WHAT NEEDS TO BE DONE:
Arrange all of the items below as a JSON list of strings, with one string per line. Skip blank lines and leave out the pictures.

Spatial questions linked to images:

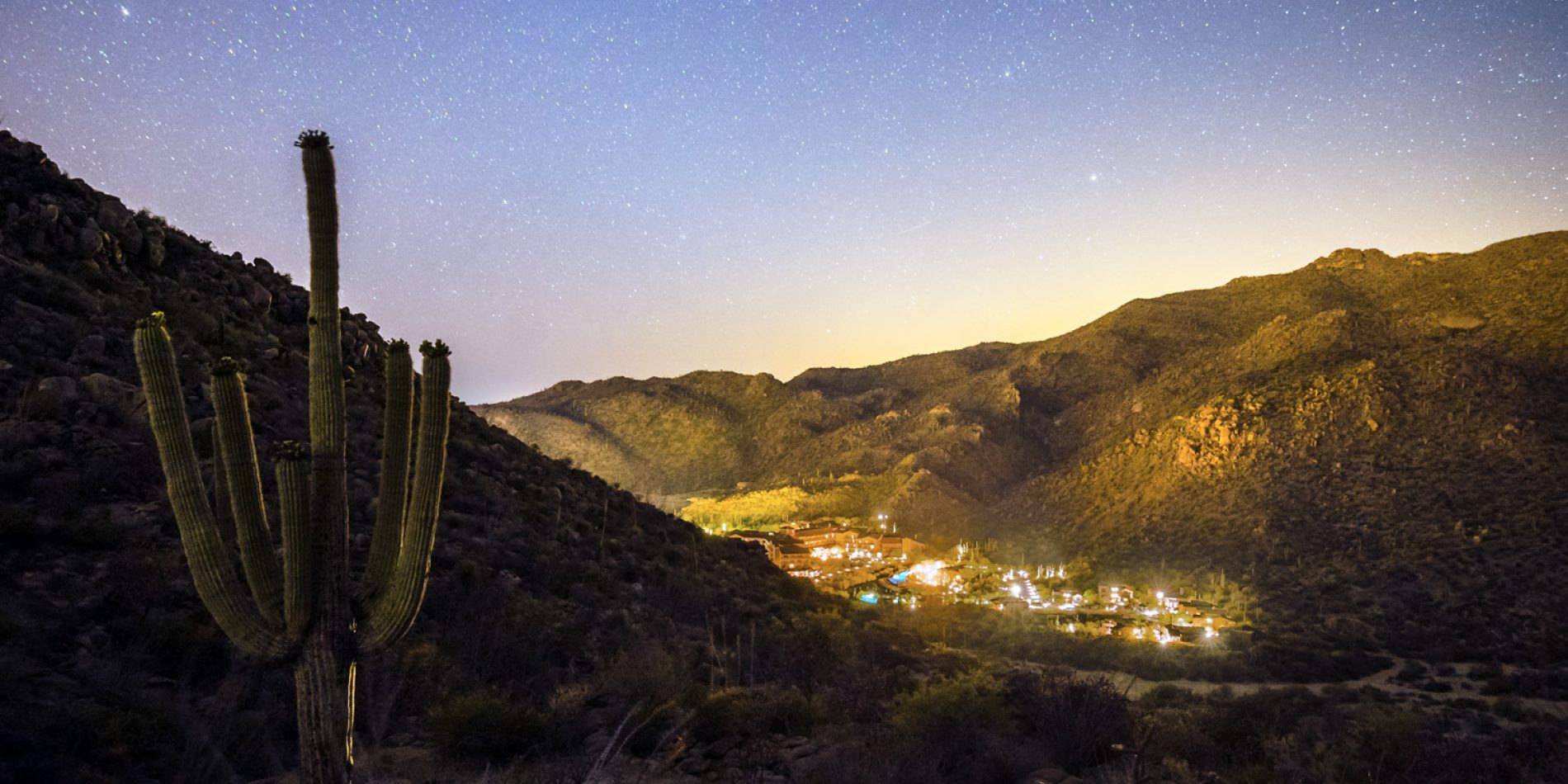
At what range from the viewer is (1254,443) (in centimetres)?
5100

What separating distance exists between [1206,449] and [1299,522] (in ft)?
32.0

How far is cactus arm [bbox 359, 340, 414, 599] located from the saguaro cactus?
0.02 metres

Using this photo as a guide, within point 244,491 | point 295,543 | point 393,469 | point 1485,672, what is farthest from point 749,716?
point 1485,672

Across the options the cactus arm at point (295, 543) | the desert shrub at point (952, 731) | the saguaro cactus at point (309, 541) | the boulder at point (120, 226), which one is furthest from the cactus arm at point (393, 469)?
the boulder at point (120, 226)

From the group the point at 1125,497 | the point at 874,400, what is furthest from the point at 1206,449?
the point at 874,400

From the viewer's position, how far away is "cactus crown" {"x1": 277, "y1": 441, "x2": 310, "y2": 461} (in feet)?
19.6

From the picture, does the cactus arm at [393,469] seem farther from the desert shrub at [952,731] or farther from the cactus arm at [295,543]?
the desert shrub at [952,731]

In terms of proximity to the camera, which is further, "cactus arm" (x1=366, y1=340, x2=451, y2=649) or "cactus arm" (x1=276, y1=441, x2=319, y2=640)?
"cactus arm" (x1=366, y1=340, x2=451, y2=649)

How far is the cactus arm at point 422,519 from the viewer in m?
6.41

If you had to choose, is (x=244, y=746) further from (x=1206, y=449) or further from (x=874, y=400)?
(x=874, y=400)

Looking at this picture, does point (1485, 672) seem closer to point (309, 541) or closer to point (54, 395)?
point (309, 541)

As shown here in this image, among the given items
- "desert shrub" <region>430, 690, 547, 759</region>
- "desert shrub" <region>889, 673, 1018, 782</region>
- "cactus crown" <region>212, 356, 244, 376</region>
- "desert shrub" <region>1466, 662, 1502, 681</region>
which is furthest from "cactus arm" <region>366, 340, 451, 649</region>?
"desert shrub" <region>1466, 662, 1502, 681</region>

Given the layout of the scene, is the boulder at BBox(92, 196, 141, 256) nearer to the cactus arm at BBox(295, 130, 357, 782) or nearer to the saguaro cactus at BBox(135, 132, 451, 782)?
the saguaro cactus at BBox(135, 132, 451, 782)

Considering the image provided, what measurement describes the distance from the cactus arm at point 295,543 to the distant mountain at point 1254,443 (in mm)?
40455
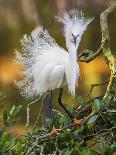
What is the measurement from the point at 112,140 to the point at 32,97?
79cm

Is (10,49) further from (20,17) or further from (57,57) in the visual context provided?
(57,57)

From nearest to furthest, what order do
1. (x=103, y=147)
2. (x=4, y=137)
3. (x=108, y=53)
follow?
(x=103, y=147) < (x=4, y=137) < (x=108, y=53)

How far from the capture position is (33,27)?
3717 millimetres

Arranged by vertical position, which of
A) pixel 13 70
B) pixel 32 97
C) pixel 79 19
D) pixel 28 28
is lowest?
pixel 32 97

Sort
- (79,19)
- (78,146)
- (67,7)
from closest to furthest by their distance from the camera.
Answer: (78,146), (79,19), (67,7)

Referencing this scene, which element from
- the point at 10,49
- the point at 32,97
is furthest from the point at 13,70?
the point at 32,97

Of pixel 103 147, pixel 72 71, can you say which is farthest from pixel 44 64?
pixel 103 147

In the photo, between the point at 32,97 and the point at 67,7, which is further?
the point at 67,7

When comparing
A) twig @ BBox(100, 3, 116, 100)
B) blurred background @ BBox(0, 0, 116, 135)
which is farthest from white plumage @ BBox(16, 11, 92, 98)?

TASK OUTPUT:
[
  "At what range from the viewer is (1254,443) (in centimetres)?",
  "5100",
  "What separating distance exists between [1206,449] and [1299,522] (in ft)?",
  "32.0",
  "How far is cactus arm [bbox 359, 340, 414, 599] located from the saguaro cactus?",
  "0.02 metres",
  "Using this photo as a guide, within point 244,491 | point 295,543 | point 393,469 | point 1485,672, what is farthest from point 749,716?",
  "point 1485,672",
  "Across the options the cactus arm at point (295, 543) | the desert shrub at point (952, 731) | the saguaro cactus at point (309, 541) | the boulder at point (120, 226), which one is furthest from the cactus arm at point (393, 469)?",
  "the boulder at point (120, 226)",
  "From the group the point at 1125,497 | the point at 874,400, what is furthest from the point at 1206,449?",
  "the point at 874,400",
  "From the viewer's position, how far away is \"cactus crown\" {\"x1\": 277, \"y1\": 441, \"x2\": 310, \"y2\": 461} (in feet)?",
  "19.6",
  "From the picture, does the cactus arm at [393,469] seem farther from the desert shrub at [952,731] or farther from the cactus arm at [295,543]?",
  "the desert shrub at [952,731]",
  "In terms of proximity to the camera, which is further, \"cactus arm\" (x1=366, y1=340, x2=451, y2=649) or \"cactus arm\" (x1=276, y1=441, x2=319, y2=640)?",
  "\"cactus arm\" (x1=366, y1=340, x2=451, y2=649)",
  "How far is the cactus arm at point 422,519 from the viewer in m?",
  "6.41",
  "If you had to choose, is (x=244, y=746) further from (x=1206, y=449) or further from (x=874, y=400)?",
  "(x=874, y=400)",
  "Looking at this picture, does point (1485, 672) seem closer to point (309, 541) or closer to point (54, 395)?",
  "point (309, 541)",
  "As shown here in this image, among the given items",
  "- \"desert shrub\" <region>430, 690, 547, 759</region>",
  "- \"desert shrub\" <region>889, 673, 1018, 782</region>",
  "- \"cactus crown\" <region>212, 356, 244, 376</region>",
  "- \"desert shrub\" <region>1466, 662, 1502, 681</region>",
  "which is furthest from \"cactus arm\" <region>366, 340, 451, 649</region>?",
  "\"desert shrub\" <region>1466, 662, 1502, 681</region>",
  "Given the layout of the scene, is the boulder at BBox(92, 196, 141, 256) nearer to the cactus arm at BBox(295, 130, 357, 782) or nearer to the saguaro cactus at BBox(135, 132, 451, 782)?",
  "the saguaro cactus at BBox(135, 132, 451, 782)",
  "Considering the image provided, what measurement describes the distance from the cactus arm at point 295,543 to the distant mountain at point 1254,443 (in mm)?",
  "40455",
  "What is the measurement from the point at 112,140 to the point at 32,97?",
  "79cm",
  "Is (10,49) further from (20,17) or further from (57,57) in the visual context provided?",
  "(57,57)",
  "From nearest to furthest, what order do",
  "1. (x=103, y=147)",
  "2. (x=4, y=137)",
  "3. (x=108, y=53)",
  "follow?",
  "(x=103, y=147) < (x=4, y=137) < (x=108, y=53)",
  "How far from the capture position is (33,27)?",
  "3717 millimetres",
  "Arranged by vertical position, which of",
  "A) pixel 13 70",
  "B) pixel 32 97",
  "C) pixel 79 19",
  "D) pixel 28 28",
  "is lowest?",
  "pixel 32 97",
  "Sort",
  "- (79,19)",
  "- (78,146)",
  "- (67,7)",
  "from closest to furthest by their distance from the camera.",
  "Answer: (78,146), (79,19), (67,7)",
  "Referencing this scene, which element from",
  "- the point at 10,49",
  "- the point at 32,97",
  "is furthest from the point at 13,70?",
  "the point at 32,97",
  "Of pixel 103 147, pixel 72 71, can you say which is farthest from pixel 44 64?",
  "pixel 103 147",
  "In the photo, between the point at 32,97 and the point at 67,7, which is further?",
  "the point at 67,7",
  "When comparing",
  "A) twig @ BBox(100, 3, 116, 100)",
  "B) blurred background @ BBox(0, 0, 116, 135)",
  "which is farthest from white plumage @ BBox(16, 11, 92, 98)?"
]